• Task prompt
Once the pictures have been excluded, set down each remaining entry word for word.

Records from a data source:
● ● ●

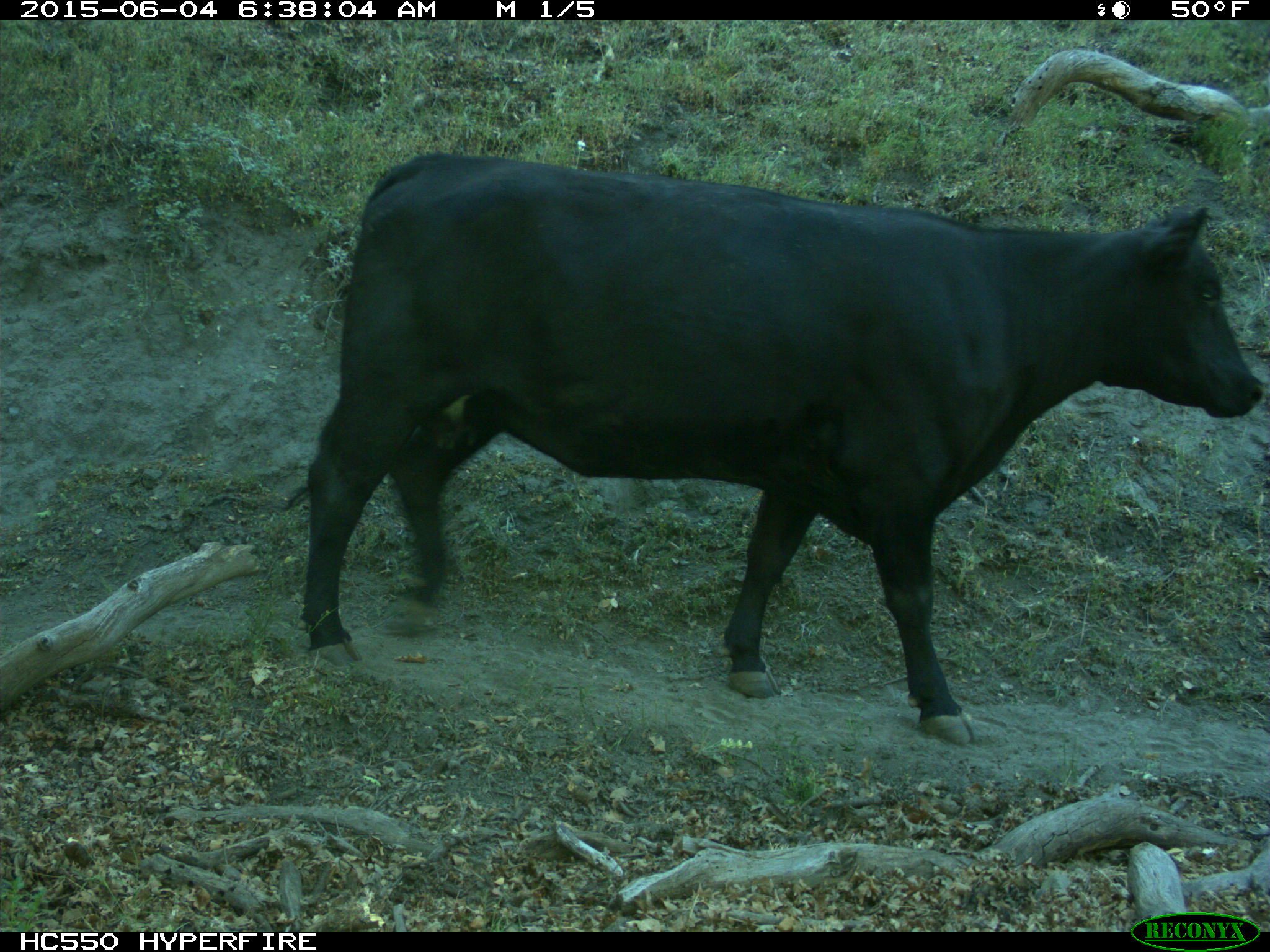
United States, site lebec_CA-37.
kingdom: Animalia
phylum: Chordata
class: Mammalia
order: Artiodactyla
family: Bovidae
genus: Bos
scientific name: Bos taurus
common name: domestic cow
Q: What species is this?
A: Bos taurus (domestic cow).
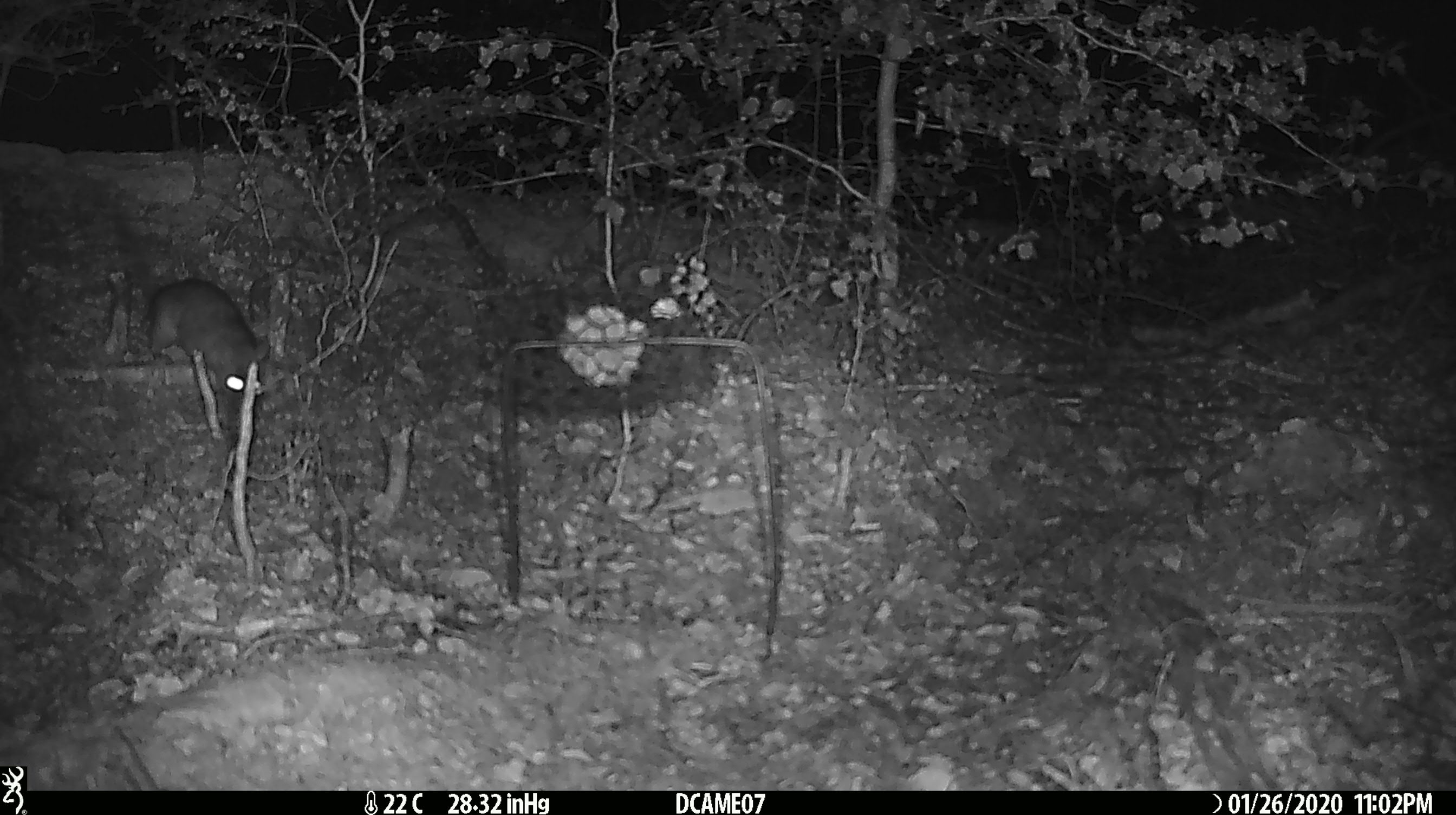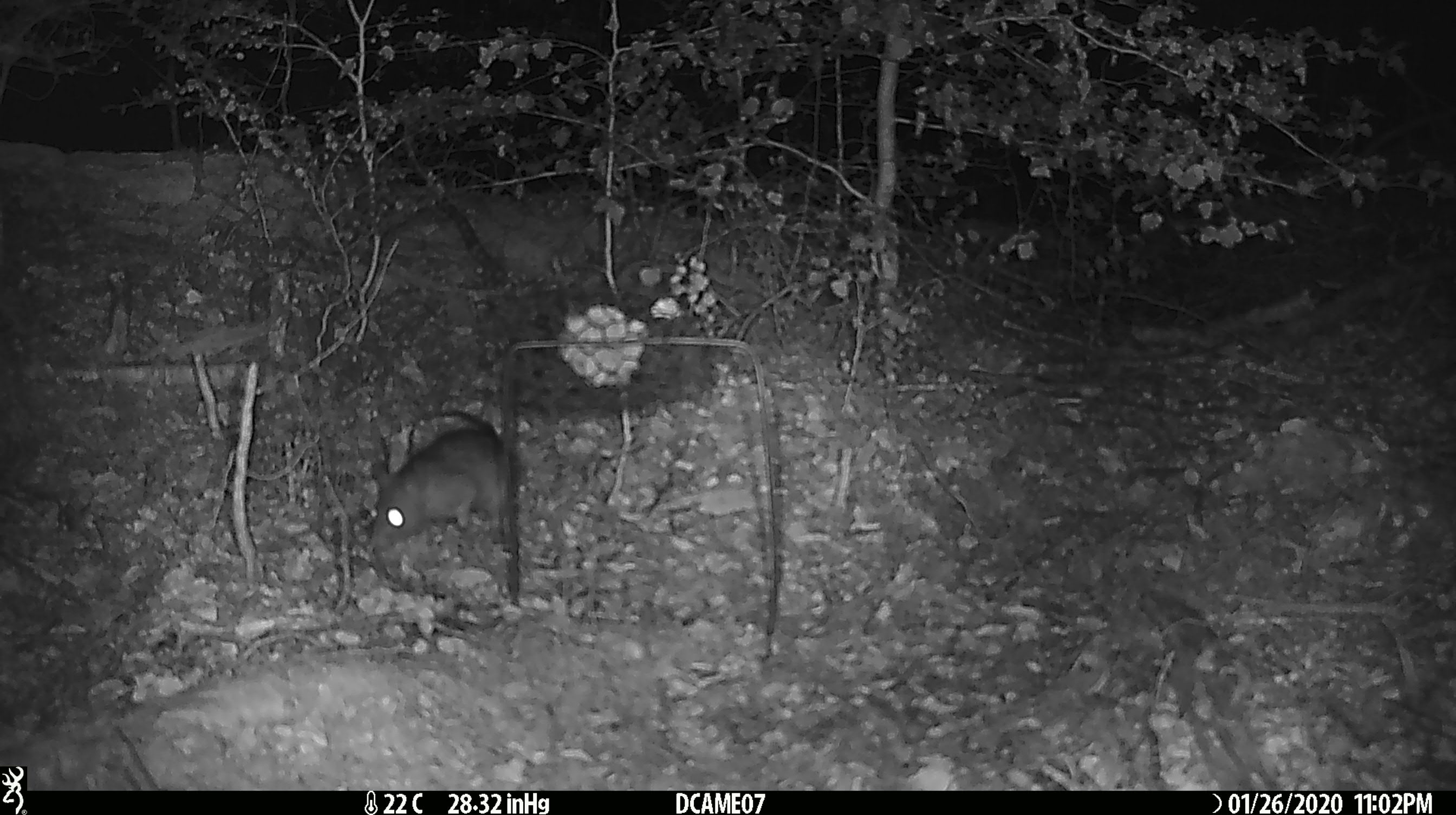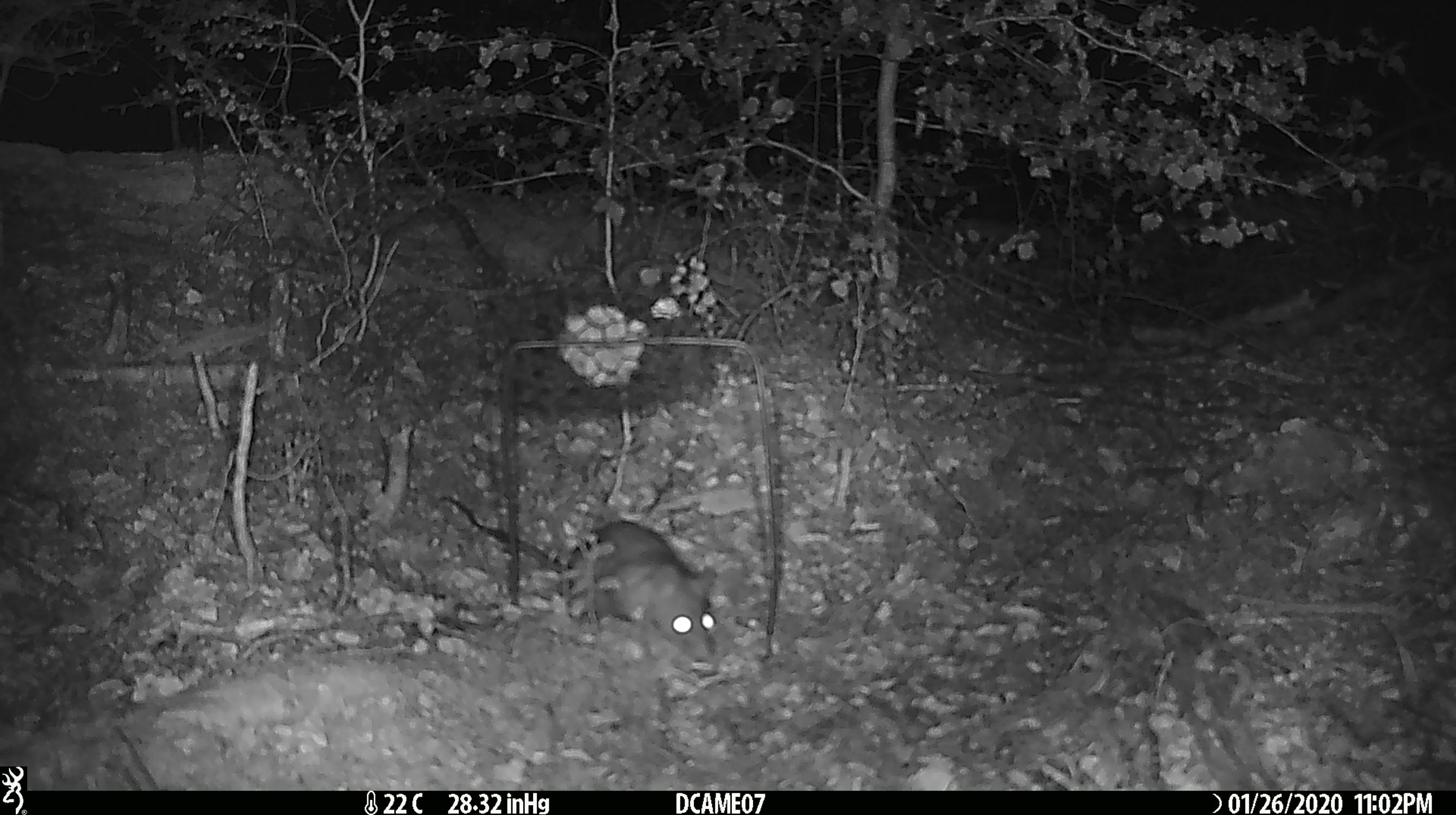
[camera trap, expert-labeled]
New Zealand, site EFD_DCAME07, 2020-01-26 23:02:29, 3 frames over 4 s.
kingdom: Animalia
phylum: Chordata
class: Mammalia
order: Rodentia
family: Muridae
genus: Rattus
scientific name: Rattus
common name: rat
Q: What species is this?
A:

● ● ●

• Task output
United States, site lebec_CA-37.
kingdom: Animalia
phylum: Chordata
class: Mammalia
order: Artiodactyla
family: Bovidae
genus: Bos
scientific name: Bos taurus
common name: domestic cow
Q: What species is this?
A: Bos taurus (domestic cow).
[camera trap, expert-labeled]
New Zealand, site EFD_DCAME07, 2020-01-26 23:02:29, 3 frames over 4 s.
kingdom: Animalia
phylum: Chordata
class: Mammalia
order: Rodentia
family: Muridae
genus: Rattus
scientific name: Rattus
common name: rat
Q: What species is this?
A:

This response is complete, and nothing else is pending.